Saved data entries:
------------------------------------------------------------

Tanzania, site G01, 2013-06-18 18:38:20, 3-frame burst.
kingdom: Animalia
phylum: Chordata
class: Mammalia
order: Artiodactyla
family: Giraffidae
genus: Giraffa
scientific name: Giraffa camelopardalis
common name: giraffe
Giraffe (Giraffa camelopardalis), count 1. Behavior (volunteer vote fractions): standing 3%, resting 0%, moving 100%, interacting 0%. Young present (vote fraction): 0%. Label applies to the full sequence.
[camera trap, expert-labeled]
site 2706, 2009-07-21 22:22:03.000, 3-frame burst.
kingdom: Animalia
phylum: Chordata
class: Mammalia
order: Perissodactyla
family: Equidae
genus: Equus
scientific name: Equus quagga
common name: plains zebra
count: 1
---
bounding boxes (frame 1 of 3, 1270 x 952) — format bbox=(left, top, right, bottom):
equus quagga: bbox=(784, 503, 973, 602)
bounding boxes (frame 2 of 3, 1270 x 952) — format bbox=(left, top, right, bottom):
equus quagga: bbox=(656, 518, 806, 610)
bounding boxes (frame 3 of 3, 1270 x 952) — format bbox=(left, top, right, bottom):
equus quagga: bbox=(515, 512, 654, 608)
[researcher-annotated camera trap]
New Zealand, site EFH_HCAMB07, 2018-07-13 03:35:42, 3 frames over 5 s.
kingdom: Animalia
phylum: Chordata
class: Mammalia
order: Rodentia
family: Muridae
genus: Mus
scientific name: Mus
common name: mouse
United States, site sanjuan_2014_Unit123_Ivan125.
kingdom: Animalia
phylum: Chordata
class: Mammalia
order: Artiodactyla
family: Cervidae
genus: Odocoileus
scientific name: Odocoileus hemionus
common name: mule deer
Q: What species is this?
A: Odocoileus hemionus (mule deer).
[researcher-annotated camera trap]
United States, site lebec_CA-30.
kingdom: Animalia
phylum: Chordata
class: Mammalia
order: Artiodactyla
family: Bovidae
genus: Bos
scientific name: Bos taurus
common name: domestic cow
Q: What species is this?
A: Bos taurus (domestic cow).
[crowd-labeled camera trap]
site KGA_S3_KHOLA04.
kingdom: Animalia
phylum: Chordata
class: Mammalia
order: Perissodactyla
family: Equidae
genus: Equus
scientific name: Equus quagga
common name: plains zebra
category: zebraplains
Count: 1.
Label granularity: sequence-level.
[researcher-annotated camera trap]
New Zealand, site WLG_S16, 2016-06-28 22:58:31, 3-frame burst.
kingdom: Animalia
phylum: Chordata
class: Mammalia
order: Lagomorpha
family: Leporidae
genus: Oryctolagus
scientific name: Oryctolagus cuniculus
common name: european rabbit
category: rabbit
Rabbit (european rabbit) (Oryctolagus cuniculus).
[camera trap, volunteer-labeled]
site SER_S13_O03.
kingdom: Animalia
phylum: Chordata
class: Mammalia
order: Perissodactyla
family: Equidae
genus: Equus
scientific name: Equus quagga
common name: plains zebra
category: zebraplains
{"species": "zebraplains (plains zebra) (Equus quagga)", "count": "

------------------------------------------------------------

Instructions to follow:
Your answer should be a single number: the count of lines in the records that contain "Zealand".

Answer below:
2